For influencer Iqbal Fathki, who has more than 30,000 TikTok followers and makes videos that often top one million views, neither the app’s roots in China nor the security of his data is his biggest concern amid the incessant power struggle in Malaysia, where three prime ministers have come to power in as many years.
“What I am worried about is the amplification of previously smaller groups whose voices have since been able to coalesce into a much louder entity driven by ethnocentric, sectarian or fascistic sentiments,” Iqbal told This Week in Asia.

Risks either way
If Australia, which has about 7 million TikTok users, goes ahead as expected with banning the app from government devices, it will become the final member of the Five Eyes intelligence-sharing alliance to do so after the US, Canada, Britain and New Zealand.

In announcing its plans to ban TikTok earlier this month following a review by cybersecurity experts, Britain cited the “risk around how sensitive government data is accessed and used”.
Apps such as TikTok collected huge amounts of data on users, including contacts and location, which “can be sensitive” on government devices, said British Secretary of State for the Cabinet Office Oliver Dowden, adding that “the security of sensitive government information must come first”.
Australian opposition senator James Paterson was quoted by local media last week asking what was taking Anthony Albanese’s government so long to ban TikTok, as Australia had “led the world” in banning Huawei. Paterson was previously blocked by Beijing from a study tour to China.

Listing:
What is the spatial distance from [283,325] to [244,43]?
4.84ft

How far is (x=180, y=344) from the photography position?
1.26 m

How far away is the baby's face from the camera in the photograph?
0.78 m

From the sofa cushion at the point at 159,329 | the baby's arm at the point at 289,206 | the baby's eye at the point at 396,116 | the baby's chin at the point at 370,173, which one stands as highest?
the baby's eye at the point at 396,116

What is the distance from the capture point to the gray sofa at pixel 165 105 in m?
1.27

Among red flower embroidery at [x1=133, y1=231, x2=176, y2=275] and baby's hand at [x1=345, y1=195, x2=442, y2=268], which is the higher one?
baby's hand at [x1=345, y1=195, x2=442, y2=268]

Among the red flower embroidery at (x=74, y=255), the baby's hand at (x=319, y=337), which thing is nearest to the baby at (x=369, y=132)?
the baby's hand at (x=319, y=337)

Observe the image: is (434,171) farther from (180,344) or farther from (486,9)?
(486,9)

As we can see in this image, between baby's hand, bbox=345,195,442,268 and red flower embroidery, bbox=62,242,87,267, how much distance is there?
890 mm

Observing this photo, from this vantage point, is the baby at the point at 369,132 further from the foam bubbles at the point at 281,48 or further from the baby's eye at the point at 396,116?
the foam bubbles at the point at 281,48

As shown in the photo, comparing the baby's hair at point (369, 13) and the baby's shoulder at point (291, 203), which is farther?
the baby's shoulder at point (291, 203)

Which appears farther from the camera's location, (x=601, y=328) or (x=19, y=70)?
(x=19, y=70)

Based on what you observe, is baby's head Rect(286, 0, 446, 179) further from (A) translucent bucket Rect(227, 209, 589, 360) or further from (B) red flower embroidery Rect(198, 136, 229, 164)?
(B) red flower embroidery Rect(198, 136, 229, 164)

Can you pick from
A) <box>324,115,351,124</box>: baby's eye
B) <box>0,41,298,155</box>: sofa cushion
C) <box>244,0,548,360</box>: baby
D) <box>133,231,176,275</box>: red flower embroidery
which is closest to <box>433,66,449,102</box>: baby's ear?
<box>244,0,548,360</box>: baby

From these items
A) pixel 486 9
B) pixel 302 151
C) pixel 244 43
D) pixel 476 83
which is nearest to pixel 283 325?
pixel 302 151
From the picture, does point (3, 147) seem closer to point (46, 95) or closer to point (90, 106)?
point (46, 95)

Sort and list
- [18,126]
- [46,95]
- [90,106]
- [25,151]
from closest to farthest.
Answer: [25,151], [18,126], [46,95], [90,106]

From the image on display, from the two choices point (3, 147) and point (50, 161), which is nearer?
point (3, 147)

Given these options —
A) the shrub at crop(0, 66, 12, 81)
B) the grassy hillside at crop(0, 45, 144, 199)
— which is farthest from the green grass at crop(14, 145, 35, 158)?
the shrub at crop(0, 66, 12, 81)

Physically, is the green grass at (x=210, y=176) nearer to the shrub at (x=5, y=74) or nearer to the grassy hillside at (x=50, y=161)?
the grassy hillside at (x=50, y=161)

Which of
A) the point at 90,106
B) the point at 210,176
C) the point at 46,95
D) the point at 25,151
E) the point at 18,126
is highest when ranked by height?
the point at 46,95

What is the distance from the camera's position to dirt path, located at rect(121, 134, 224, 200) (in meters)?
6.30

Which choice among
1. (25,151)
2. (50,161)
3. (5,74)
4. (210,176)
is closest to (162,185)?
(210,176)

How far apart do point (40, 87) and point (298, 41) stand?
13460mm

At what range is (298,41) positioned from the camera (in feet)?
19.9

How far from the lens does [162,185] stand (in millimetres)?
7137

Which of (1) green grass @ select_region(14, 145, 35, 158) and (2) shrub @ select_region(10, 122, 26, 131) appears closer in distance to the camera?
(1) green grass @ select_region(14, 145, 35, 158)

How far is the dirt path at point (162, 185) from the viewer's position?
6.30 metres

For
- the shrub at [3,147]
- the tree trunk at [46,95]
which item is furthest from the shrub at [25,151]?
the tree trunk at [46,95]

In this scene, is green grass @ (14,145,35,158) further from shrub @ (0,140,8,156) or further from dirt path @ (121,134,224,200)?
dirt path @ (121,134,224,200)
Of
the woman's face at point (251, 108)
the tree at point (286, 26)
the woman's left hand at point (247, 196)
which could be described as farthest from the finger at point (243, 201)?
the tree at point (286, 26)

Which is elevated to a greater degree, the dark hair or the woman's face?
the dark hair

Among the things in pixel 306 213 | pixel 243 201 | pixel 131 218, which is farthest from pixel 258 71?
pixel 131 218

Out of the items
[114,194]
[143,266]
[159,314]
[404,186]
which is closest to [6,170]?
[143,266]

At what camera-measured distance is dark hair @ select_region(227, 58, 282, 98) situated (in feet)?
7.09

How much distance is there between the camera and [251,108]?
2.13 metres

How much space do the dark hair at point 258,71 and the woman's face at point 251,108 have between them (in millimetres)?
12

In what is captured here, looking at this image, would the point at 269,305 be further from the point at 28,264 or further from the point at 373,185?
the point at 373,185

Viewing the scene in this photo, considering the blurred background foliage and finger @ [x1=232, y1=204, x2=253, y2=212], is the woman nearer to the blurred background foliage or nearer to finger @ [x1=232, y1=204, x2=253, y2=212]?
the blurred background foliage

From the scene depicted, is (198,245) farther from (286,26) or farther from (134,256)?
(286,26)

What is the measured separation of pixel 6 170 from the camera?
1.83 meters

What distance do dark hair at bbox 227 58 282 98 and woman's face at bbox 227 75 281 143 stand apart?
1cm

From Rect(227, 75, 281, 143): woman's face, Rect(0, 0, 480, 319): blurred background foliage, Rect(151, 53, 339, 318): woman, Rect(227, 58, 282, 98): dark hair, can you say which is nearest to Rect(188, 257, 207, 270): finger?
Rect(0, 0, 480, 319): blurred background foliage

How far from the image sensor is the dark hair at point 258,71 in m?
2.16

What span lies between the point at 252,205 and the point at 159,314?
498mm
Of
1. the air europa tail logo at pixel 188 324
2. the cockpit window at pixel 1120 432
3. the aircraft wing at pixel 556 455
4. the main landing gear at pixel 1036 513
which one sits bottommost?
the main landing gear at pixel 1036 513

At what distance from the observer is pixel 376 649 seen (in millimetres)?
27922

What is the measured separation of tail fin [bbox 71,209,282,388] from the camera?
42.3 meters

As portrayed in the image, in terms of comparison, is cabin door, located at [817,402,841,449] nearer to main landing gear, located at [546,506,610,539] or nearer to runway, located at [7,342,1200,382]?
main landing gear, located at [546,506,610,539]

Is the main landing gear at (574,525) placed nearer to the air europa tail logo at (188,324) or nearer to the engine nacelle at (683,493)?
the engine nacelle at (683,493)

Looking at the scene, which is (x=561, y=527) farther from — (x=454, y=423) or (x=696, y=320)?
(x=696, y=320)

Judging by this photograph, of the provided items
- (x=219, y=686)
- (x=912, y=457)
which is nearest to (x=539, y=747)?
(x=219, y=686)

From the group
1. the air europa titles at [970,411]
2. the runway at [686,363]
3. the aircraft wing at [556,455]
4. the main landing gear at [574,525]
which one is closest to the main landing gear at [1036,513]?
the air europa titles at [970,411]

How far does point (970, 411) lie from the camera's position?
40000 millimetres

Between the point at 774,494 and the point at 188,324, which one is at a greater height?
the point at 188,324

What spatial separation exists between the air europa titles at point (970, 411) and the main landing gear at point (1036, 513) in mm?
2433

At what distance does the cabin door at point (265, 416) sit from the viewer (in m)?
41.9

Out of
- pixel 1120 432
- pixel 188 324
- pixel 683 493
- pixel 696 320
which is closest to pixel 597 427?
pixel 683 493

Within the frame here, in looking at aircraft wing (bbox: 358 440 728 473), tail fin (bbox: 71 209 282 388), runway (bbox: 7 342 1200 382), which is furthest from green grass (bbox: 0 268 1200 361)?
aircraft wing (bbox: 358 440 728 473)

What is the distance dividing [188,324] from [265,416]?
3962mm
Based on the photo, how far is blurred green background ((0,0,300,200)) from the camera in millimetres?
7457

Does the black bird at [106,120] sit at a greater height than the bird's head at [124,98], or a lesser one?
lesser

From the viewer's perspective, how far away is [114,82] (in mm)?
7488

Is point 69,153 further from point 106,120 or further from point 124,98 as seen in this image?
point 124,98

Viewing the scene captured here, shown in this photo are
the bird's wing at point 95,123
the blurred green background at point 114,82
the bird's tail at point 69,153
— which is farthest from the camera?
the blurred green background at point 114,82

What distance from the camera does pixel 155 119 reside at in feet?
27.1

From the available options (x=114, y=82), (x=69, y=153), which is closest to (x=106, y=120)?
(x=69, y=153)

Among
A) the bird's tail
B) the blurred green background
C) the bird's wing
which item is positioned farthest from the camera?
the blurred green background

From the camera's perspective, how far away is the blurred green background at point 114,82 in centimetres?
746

Tasks:
[1] Using the text on TikTok bans, answer these questions:
(a) How many TikTok followers does Iqbal Fathki have?
(b) Which four countries have already banned the app from government devices, according to the text?
(c) Which company's ban did Australia lead the world on, according to James Paterson?
[2] Extend the text on TikTok bans, starting right after its final sentence.

Results:
[1]
(a) More than 30,000.
(b) The US, Canada, Britain and New Zealand.
(c) Huawei.

[2]
Canberra banned Huawei Technologies Co from supplying equipment for Australia’s 5G mobile network in 2018, citing national security risks, leading to the withdrawal of the Chinese tech giant from the country.
Australia is in the midst of a national cybersecurity strategy review and at the tail end of a seven-month high-level review into TikTok specifically, whose outcomes are set to be handed to the department of home affairs any day now.
But Paul Haskell-Dowland, professor of cybersecurity practice at Edith Cowan University, said it might not be helpful to wait for the results of a broad national review before banning TikTok on government devices, as its recommendations were unlikely to include specific countermeasures.
“Given the uncertainty over who has access to data, it is not unreasonable to be cautious about allowing users of government-owned devices to install and use TikTok,” he said, adding that he thought a wholesale ban on the app in Australia was unlikely.
“There are greater risks in us not engaging with TikTok,”
Edward Farrell, Australian security consultant
Edward Farrell, an Australian technical security consultant at Mercury Information Security Service, said TikTok was not any riskier than most other apps.
He had yet to see any incontrovertible evidence that “convinces me outright that exploitation against individual devices is taking place”, he said, adding that users could manage and guard against data collection.
“There are greater risks in us not engaging with TikTok,” Farrell said. “The vacuum that has ensued as a result of the machinery of government as well as members of the public being discouraged from participation leaves only conspiracy theorists and extremists to influence on a platform that currently represents the largest market share of our most vulnerable minds in the country, namely our youth.”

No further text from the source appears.